Впрочем, еще до того, как может возникнуть опасность электронной тирании, новейшими достижениями кибернетики не преминут воспользоваться вполне реальные, из плоти и крови, претенденты на трон. В наше время одному управлять сложнейшим государственным механизмом — это значит неустанно следить, предотвращать, искоренять… А не нуждающийся в отдыхе электронный мозг идеально подходит на традиционную в научной фантастике роль Большого Брата!
Если "нелояльную" машину можно просто выключить, как в романе Кэйдина, то что делать с гражданами, которых, к примеру, не устраивает система частного предпринимательства или же хваленая буржуазная "демократия"? Можно, предполагает Станислав Лем в рассказе "Эдип", построить систему, которая способна улавливать "антиамериканские" мысли и настроения и сообщать "куда надо". А если такую систему соединить с датчиками, вживленными в мозг каждого члена общества, то с ее помощью можно осуществлять и карательные меры: человек, в мозгу которого едва успела зародиться крамольная мыслишка, тут же получает чувствительный удар током (рассказ Ларисы и Михаила Немченко "НМ"). Следующим шагом будет, вероятно, электронное моделирование капиталистического производства и совершенствование способов эксплуатации людей — такой вариант описан Анатолием Днепровым в сатирическом памфлете "Мир, в котором я исчез".

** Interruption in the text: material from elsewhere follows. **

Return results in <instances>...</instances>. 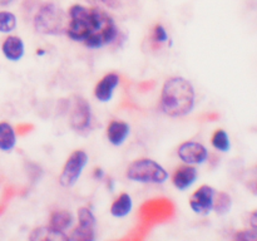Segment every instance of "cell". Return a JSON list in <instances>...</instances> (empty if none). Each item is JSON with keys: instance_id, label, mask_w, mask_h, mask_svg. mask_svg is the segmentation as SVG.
Wrapping results in <instances>:
<instances>
[{"instance_id": "6da1fadb", "label": "cell", "mask_w": 257, "mask_h": 241, "mask_svg": "<svg viewBox=\"0 0 257 241\" xmlns=\"http://www.w3.org/2000/svg\"><path fill=\"white\" fill-rule=\"evenodd\" d=\"M65 34L72 41L83 43L87 48L99 49L116 41L118 28L113 18L102 9L86 8L76 4L68 10Z\"/></svg>"}, {"instance_id": "4dcf8cb0", "label": "cell", "mask_w": 257, "mask_h": 241, "mask_svg": "<svg viewBox=\"0 0 257 241\" xmlns=\"http://www.w3.org/2000/svg\"><path fill=\"white\" fill-rule=\"evenodd\" d=\"M5 209H6V202H4V201H3V202L0 203V215L5 211Z\"/></svg>"}, {"instance_id": "8fae6325", "label": "cell", "mask_w": 257, "mask_h": 241, "mask_svg": "<svg viewBox=\"0 0 257 241\" xmlns=\"http://www.w3.org/2000/svg\"><path fill=\"white\" fill-rule=\"evenodd\" d=\"M197 168L195 166L186 163V165L178 166L174 170L173 175H172V182L178 190L183 191L197 180Z\"/></svg>"}, {"instance_id": "277c9868", "label": "cell", "mask_w": 257, "mask_h": 241, "mask_svg": "<svg viewBox=\"0 0 257 241\" xmlns=\"http://www.w3.org/2000/svg\"><path fill=\"white\" fill-rule=\"evenodd\" d=\"M174 216V203L165 197L152 198L141 205L138 217L141 224L153 228L154 225L163 224Z\"/></svg>"}, {"instance_id": "ba28073f", "label": "cell", "mask_w": 257, "mask_h": 241, "mask_svg": "<svg viewBox=\"0 0 257 241\" xmlns=\"http://www.w3.org/2000/svg\"><path fill=\"white\" fill-rule=\"evenodd\" d=\"M79 226H77L68 240L73 241H93L94 240L95 217L88 207H81L78 211Z\"/></svg>"}, {"instance_id": "4fadbf2b", "label": "cell", "mask_w": 257, "mask_h": 241, "mask_svg": "<svg viewBox=\"0 0 257 241\" xmlns=\"http://www.w3.org/2000/svg\"><path fill=\"white\" fill-rule=\"evenodd\" d=\"M128 135H129V126L123 121L113 119L107 127L108 141L114 146H121L127 140Z\"/></svg>"}, {"instance_id": "9c48e42d", "label": "cell", "mask_w": 257, "mask_h": 241, "mask_svg": "<svg viewBox=\"0 0 257 241\" xmlns=\"http://www.w3.org/2000/svg\"><path fill=\"white\" fill-rule=\"evenodd\" d=\"M216 190L209 185H202L191 195V209L200 215H207L214 210V200Z\"/></svg>"}, {"instance_id": "2e32d148", "label": "cell", "mask_w": 257, "mask_h": 241, "mask_svg": "<svg viewBox=\"0 0 257 241\" xmlns=\"http://www.w3.org/2000/svg\"><path fill=\"white\" fill-rule=\"evenodd\" d=\"M15 130L8 122H0V149L10 152L15 147Z\"/></svg>"}, {"instance_id": "52a82bcc", "label": "cell", "mask_w": 257, "mask_h": 241, "mask_svg": "<svg viewBox=\"0 0 257 241\" xmlns=\"http://www.w3.org/2000/svg\"><path fill=\"white\" fill-rule=\"evenodd\" d=\"M69 125L72 130L81 135H87L92 125V112L87 100L82 97L74 98L73 106L69 113Z\"/></svg>"}, {"instance_id": "d6986e66", "label": "cell", "mask_w": 257, "mask_h": 241, "mask_svg": "<svg viewBox=\"0 0 257 241\" xmlns=\"http://www.w3.org/2000/svg\"><path fill=\"white\" fill-rule=\"evenodd\" d=\"M211 144L214 148L219 152H228L231 148L230 137H228L227 132L225 130H221V128L214 131V133L212 135Z\"/></svg>"}, {"instance_id": "30bf717a", "label": "cell", "mask_w": 257, "mask_h": 241, "mask_svg": "<svg viewBox=\"0 0 257 241\" xmlns=\"http://www.w3.org/2000/svg\"><path fill=\"white\" fill-rule=\"evenodd\" d=\"M177 154L184 163L200 165V163H203L207 160L209 151L203 145L198 144V142L188 141L179 145L178 149H177Z\"/></svg>"}, {"instance_id": "ffe728a7", "label": "cell", "mask_w": 257, "mask_h": 241, "mask_svg": "<svg viewBox=\"0 0 257 241\" xmlns=\"http://www.w3.org/2000/svg\"><path fill=\"white\" fill-rule=\"evenodd\" d=\"M30 240H68V235H59V234H55L48 228V226H44V228H37L32 231L29 236Z\"/></svg>"}, {"instance_id": "44dd1931", "label": "cell", "mask_w": 257, "mask_h": 241, "mask_svg": "<svg viewBox=\"0 0 257 241\" xmlns=\"http://www.w3.org/2000/svg\"><path fill=\"white\" fill-rule=\"evenodd\" d=\"M16 18L10 11H0V32L10 33L15 29Z\"/></svg>"}, {"instance_id": "d4e9b609", "label": "cell", "mask_w": 257, "mask_h": 241, "mask_svg": "<svg viewBox=\"0 0 257 241\" xmlns=\"http://www.w3.org/2000/svg\"><path fill=\"white\" fill-rule=\"evenodd\" d=\"M33 130H34V126L32 123H20V125L16 126L15 133H18L19 136H25L32 132Z\"/></svg>"}, {"instance_id": "484cf974", "label": "cell", "mask_w": 257, "mask_h": 241, "mask_svg": "<svg viewBox=\"0 0 257 241\" xmlns=\"http://www.w3.org/2000/svg\"><path fill=\"white\" fill-rule=\"evenodd\" d=\"M16 195V189L13 186H8L4 189L3 191V196H1V200L4 201V202H8L10 198H13L14 196Z\"/></svg>"}, {"instance_id": "5b68a950", "label": "cell", "mask_w": 257, "mask_h": 241, "mask_svg": "<svg viewBox=\"0 0 257 241\" xmlns=\"http://www.w3.org/2000/svg\"><path fill=\"white\" fill-rule=\"evenodd\" d=\"M127 177L130 181L142 184H163L168 179L167 171L149 158H139L128 166Z\"/></svg>"}, {"instance_id": "e0dca14e", "label": "cell", "mask_w": 257, "mask_h": 241, "mask_svg": "<svg viewBox=\"0 0 257 241\" xmlns=\"http://www.w3.org/2000/svg\"><path fill=\"white\" fill-rule=\"evenodd\" d=\"M132 198L128 193H123L113 201L111 206V214L116 217H125L132 210Z\"/></svg>"}, {"instance_id": "4316f807", "label": "cell", "mask_w": 257, "mask_h": 241, "mask_svg": "<svg viewBox=\"0 0 257 241\" xmlns=\"http://www.w3.org/2000/svg\"><path fill=\"white\" fill-rule=\"evenodd\" d=\"M92 1H100V3L106 4L109 8H117L119 5L121 0H92Z\"/></svg>"}, {"instance_id": "7c38bea8", "label": "cell", "mask_w": 257, "mask_h": 241, "mask_svg": "<svg viewBox=\"0 0 257 241\" xmlns=\"http://www.w3.org/2000/svg\"><path fill=\"white\" fill-rule=\"evenodd\" d=\"M119 84V76L117 73H108L103 77L94 88V96L100 102H109L113 92Z\"/></svg>"}, {"instance_id": "3957f363", "label": "cell", "mask_w": 257, "mask_h": 241, "mask_svg": "<svg viewBox=\"0 0 257 241\" xmlns=\"http://www.w3.org/2000/svg\"><path fill=\"white\" fill-rule=\"evenodd\" d=\"M68 19L64 11L55 4H44L34 16V28L46 36H60L67 32Z\"/></svg>"}, {"instance_id": "cb8c5ba5", "label": "cell", "mask_w": 257, "mask_h": 241, "mask_svg": "<svg viewBox=\"0 0 257 241\" xmlns=\"http://www.w3.org/2000/svg\"><path fill=\"white\" fill-rule=\"evenodd\" d=\"M235 240H242V241H257V229H245V230H238L237 233L233 235Z\"/></svg>"}, {"instance_id": "1f68e13d", "label": "cell", "mask_w": 257, "mask_h": 241, "mask_svg": "<svg viewBox=\"0 0 257 241\" xmlns=\"http://www.w3.org/2000/svg\"><path fill=\"white\" fill-rule=\"evenodd\" d=\"M252 182H254V186H251V190H252V193H257V179L255 180V181H252Z\"/></svg>"}, {"instance_id": "603a6c76", "label": "cell", "mask_w": 257, "mask_h": 241, "mask_svg": "<svg viewBox=\"0 0 257 241\" xmlns=\"http://www.w3.org/2000/svg\"><path fill=\"white\" fill-rule=\"evenodd\" d=\"M149 230H151V228L143 225V224H139V225L137 226L135 229H133V230L130 231V233L128 234L127 236H125V238H123V240L141 241V240H143V239L146 238L147 235H148Z\"/></svg>"}, {"instance_id": "8992f818", "label": "cell", "mask_w": 257, "mask_h": 241, "mask_svg": "<svg viewBox=\"0 0 257 241\" xmlns=\"http://www.w3.org/2000/svg\"><path fill=\"white\" fill-rule=\"evenodd\" d=\"M88 163V154L82 149H77L68 157L62 174L59 177V184L64 187H72L76 185L81 177L84 167Z\"/></svg>"}, {"instance_id": "7402d4cb", "label": "cell", "mask_w": 257, "mask_h": 241, "mask_svg": "<svg viewBox=\"0 0 257 241\" xmlns=\"http://www.w3.org/2000/svg\"><path fill=\"white\" fill-rule=\"evenodd\" d=\"M151 41L156 47H160L161 44L168 41V34L166 32V28L162 24H156L152 29Z\"/></svg>"}, {"instance_id": "9a60e30c", "label": "cell", "mask_w": 257, "mask_h": 241, "mask_svg": "<svg viewBox=\"0 0 257 241\" xmlns=\"http://www.w3.org/2000/svg\"><path fill=\"white\" fill-rule=\"evenodd\" d=\"M1 50L6 59L11 60V62H18L24 55V43L19 37L10 36L4 41Z\"/></svg>"}, {"instance_id": "f1b7e54d", "label": "cell", "mask_w": 257, "mask_h": 241, "mask_svg": "<svg viewBox=\"0 0 257 241\" xmlns=\"http://www.w3.org/2000/svg\"><path fill=\"white\" fill-rule=\"evenodd\" d=\"M93 177H94L95 180H102L103 177H104V172H103L102 168H94V171H93Z\"/></svg>"}, {"instance_id": "83f0119b", "label": "cell", "mask_w": 257, "mask_h": 241, "mask_svg": "<svg viewBox=\"0 0 257 241\" xmlns=\"http://www.w3.org/2000/svg\"><path fill=\"white\" fill-rule=\"evenodd\" d=\"M249 222H250V226H251V228L257 229V210H255V211L251 212Z\"/></svg>"}, {"instance_id": "ac0fdd59", "label": "cell", "mask_w": 257, "mask_h": 241, "mask_svg": "<svg viewBox=\"0 0 257 241\" xmlns=\"http://www.w3.org/2000/svg\"><path fill=\"white\" fill-rule=\"evenodd\" d=\"M231 206H232V198L227 193H223V191L216 193L214 200V210L217 215H226L230 212Z\"/></svg>"}, {"instance_id": "f546056e", "label": "cell", "mask_w": 257, "mask_h": 241, "mask_svg": "<svg viewBox=\"0 0 257 241\" xmlns=\"http://www.w3.org/2000/svg\"><path fill=\"white\" fill-rule=\"evenodd\" d=\"M218 114L217 113H207L205 114V116L202 117L203 119H209V121H216V119H218Z\"/></svg>"}, {"instance_id": "7a4b0ae2", "label": "cell", "mask_w": 257, "mask_h": 241, "mask_svg": "<svg viewBox=\"0 0 257 241\" xmlns=\"http://www.w3.org/2000/svg\"><path fill=\"white\" fill-rule=\"evenodd\" d=\"M195 107V90L183 77H171L165 82L161 93V109L170 117H182Z\"/></svg>"}, {"instance_id": "5bb4252c", "label": "cell", "mask_w": 257, "mask_h": 241, "mask_svg": "<svg viewBox=\"0 0 257 241\" xmlns=\"http://www.w3.org/2000/svg\"><path fill=\"white\" fill-rule=\"evenodd\" d=\"M72 224H73V216L71 212L65 211V210H58L50 215L48 228L53 233L65 235V230L71 228Z\"/></svg>"}]
</instances>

Пророческие слова о "механических перчатках человечества" произнес когда-то Норберт Винер. Действительно, не от перчаток зависят действия, а от рук, на которые перчатки надеты!
Впрочем, не все смотрят на будущее интеллектроники столь мрачно: даже если очередной электронный кандидат в мировые диктаторы "взбрыкнет", можно будет отыскать управу и на него.
В рассказе Гордона Диксона "Палки в колеса" и повести Евгения Войскунского и Исая Лукодьянова "Формула невозможного" с обезумевшим компьютером справляется в первом случае обыкновенная человеческая логика, а во втором — внутренне присущий электронному "буриданову ослу" дефект: неспособность принимать нелогичные решения. Программист, герой романа Джона Браннера "Оседлавший волну шока" (1975), сам подключается к машине-Диктатору и ее же "руками" разрушает бесчеловечную систему. Роберт Хайнлайн в романе "Луна — суровая хозяйка" (1966) описывает, как восставшие в лунной исправительной колонии просто "перевербовывают" большой компьютер. А мозг-гигант из романа Ричарда Каупера "Тупик" (1972), задумавший было истребить выжившие после ядерной катастрофы остатки человечества (оно, по мнению компьютера, недостойно продолжать дело разума!), переубеждают простыми уговорами…
И сколько таких примеров.
Естественно, возникает вопрос: а так ли неизбежен этот конфликт человека будущего с неизбежной, видимо, сверхкомпьютеризацией? Перед лицом тех невообразимо усложнившихся задач, которые встанут перед нашими далекими потомками, сверхкомпьютеры окажутся незаменимы — разве что человек научится считать быстрее ЭВМ. И все страхи сродни страусовой политике прятания головы в песок: без помощников нам уже не обойтись, вопрос, как оставить их только помощниками?